Monday, August 2, 2010

Is Nominal Bank Regulatory Capital The Cause Of Deflation Risk?

A comment I posted on, "Krugman: 'Why Is Deflation Bad?'" on Calculated Risk:
Electronics and other consumer goods, such as appliances, can experience quick price decreases (deflation). Sales are brisk because many retailers give price guarantees that if there is a lower price in a fixed time period after purchase they will match the price and refund the difference.

When events are expected or feared people use contractual provisions to remove the risk, as Coase would expect. If anticipated deflation were a real problem, people would add into purchase and debt contracts provisions to offset the deflation risk, just as CPI increases were added to offset inflation risk in many contracts.

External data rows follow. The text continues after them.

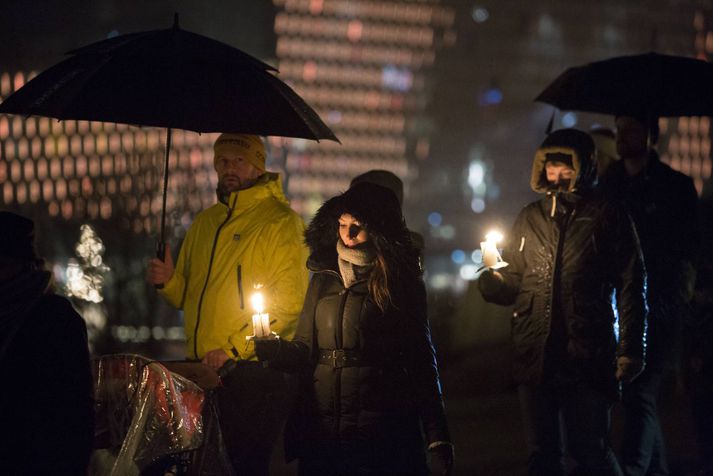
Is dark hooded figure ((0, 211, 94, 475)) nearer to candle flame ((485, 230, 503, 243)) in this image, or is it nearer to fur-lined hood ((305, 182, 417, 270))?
fur-lined hood ((305, 182, 417, 270))

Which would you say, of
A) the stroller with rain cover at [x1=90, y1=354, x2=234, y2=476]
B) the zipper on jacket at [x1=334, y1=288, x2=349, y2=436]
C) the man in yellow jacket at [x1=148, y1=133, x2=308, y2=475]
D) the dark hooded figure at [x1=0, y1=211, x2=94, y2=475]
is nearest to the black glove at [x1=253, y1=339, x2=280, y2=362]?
the zipper on jacket at [x1=334, y1=288, x2=349, y2=436]

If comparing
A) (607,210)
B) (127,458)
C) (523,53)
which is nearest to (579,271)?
(607,210)

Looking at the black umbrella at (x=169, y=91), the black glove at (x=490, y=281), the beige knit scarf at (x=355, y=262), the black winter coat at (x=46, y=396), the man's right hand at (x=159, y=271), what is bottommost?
the black winter coat at (x=46, y=396)

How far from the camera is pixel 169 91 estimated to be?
5531 millimetres

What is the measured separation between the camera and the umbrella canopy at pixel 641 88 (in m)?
7.67

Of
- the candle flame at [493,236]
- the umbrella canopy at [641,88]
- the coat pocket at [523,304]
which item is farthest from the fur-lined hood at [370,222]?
the umbrella canopy at [641,88]

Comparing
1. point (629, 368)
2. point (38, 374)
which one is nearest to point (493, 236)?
point (629, 368)

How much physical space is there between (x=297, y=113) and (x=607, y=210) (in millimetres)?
1816

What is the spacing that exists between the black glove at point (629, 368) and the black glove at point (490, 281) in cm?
84

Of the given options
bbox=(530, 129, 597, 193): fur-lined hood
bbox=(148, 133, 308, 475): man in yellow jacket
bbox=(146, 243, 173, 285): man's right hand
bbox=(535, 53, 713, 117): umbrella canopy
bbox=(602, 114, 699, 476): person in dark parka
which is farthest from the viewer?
bbox=(535, 53, 713, 117): umbrella canopy

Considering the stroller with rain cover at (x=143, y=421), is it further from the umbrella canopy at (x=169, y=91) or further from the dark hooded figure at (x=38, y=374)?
the umbrella canopy at (x=169, y=91)

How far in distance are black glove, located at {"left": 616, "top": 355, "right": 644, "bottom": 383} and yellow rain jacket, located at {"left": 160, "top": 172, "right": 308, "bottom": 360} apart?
1.76 meters

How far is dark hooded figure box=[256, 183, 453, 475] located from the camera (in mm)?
4809

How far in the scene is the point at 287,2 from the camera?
18925 centimetres
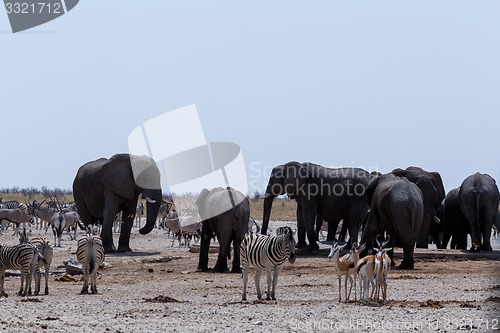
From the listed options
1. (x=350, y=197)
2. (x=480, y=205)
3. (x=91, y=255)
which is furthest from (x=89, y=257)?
(x=480, y=205)

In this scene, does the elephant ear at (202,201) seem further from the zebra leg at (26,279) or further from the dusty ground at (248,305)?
the zebra leg at (26,279)

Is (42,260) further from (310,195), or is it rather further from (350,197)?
(350,197)

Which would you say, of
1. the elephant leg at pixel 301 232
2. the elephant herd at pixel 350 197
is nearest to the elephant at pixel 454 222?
the elephant herd at pixel 350 197

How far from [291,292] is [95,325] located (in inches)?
238

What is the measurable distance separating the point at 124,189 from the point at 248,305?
16.3m

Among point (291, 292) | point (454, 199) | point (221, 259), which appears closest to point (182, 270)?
point (221, 259)

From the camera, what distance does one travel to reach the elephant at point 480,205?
112 feet

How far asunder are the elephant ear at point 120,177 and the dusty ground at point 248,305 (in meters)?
6.58

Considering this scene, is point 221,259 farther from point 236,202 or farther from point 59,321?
point 59,321

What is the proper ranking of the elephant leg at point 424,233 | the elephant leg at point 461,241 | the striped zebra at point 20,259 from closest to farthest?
the striped zebra at point 20,259, the elephant leg at point 424,233, the elephant leg at point 461,241

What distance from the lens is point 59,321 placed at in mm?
15828

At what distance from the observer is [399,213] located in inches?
1077

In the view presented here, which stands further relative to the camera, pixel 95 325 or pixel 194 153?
pixel 194 153

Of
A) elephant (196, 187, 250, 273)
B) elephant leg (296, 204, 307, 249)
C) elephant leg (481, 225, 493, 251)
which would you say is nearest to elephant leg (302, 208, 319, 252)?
elephant leg (296, 204, 307, 249)
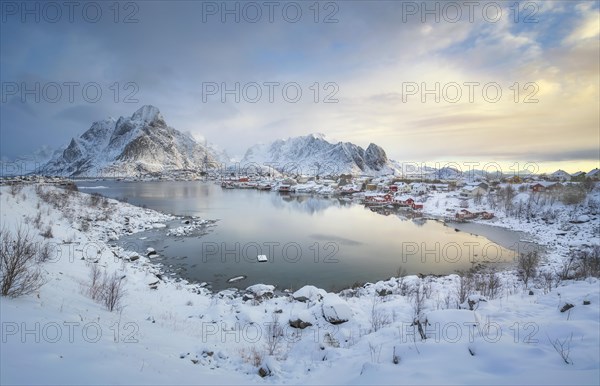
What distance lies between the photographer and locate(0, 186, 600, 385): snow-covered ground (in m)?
4.87

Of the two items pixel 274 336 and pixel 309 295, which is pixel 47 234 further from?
pixel 274 336

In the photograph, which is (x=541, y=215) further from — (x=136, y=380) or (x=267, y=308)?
(x=136, y=380)

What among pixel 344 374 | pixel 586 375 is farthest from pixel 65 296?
pixel 586 375

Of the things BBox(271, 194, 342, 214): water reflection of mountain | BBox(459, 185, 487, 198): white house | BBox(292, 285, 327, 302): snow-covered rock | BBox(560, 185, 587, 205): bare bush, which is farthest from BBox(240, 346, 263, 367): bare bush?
→ BBox(459, 185, 487, 198): white house

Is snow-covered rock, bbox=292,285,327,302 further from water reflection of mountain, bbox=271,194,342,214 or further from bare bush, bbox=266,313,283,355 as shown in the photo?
water reflection of mountain, bbox=271,194,342,214

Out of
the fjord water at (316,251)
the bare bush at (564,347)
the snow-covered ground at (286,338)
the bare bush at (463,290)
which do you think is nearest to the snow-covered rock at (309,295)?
the snow-covered ground at (286,338)

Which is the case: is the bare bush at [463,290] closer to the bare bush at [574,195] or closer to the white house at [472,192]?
the bare bush at [574,195]

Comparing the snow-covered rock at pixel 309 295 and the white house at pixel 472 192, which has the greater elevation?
the white house at pixel 472 192

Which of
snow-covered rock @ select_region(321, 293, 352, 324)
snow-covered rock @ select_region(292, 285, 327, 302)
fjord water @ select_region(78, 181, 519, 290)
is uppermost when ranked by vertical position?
snow-covered rock @ select_region(321, 293, 352, 324)

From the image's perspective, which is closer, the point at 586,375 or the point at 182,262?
the point at 586,375

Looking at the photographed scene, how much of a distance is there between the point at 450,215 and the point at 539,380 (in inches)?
1904

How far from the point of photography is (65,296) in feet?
28.2

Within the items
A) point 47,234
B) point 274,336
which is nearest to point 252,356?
point 274,336

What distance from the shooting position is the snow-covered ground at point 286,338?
4.87 metres
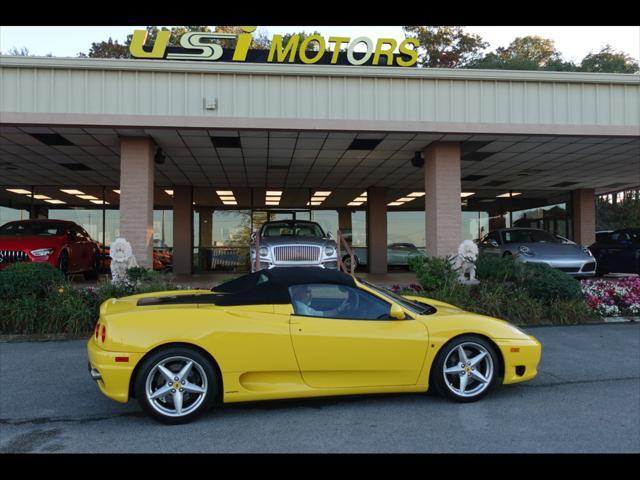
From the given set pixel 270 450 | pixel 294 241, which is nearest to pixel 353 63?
pixel 294 241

Deflation protection for leases, rentals and sales are easy to incorporate and likely will be incorporated. Mortgages are much more difficult only because regulatory bank capital is in nominal terms and lenders cannot incorporate a deflation offset into debt such as mortgages without destroying their capital base. If the regulators would incorporate deflation into their regulatory capital calculations, then mortgages and other bank loans could also offer deflation protection into their debt terms upon issuance or upon renegotiation. A major impediment to banks in the recent financial crisis was the loss of bank capital if they recognized the lower collateral value of the real estate behind their mortgages.

The issue is not deflation. It is the contractually ability to protect against the deflation risk and government regulation of banks is the major impediment.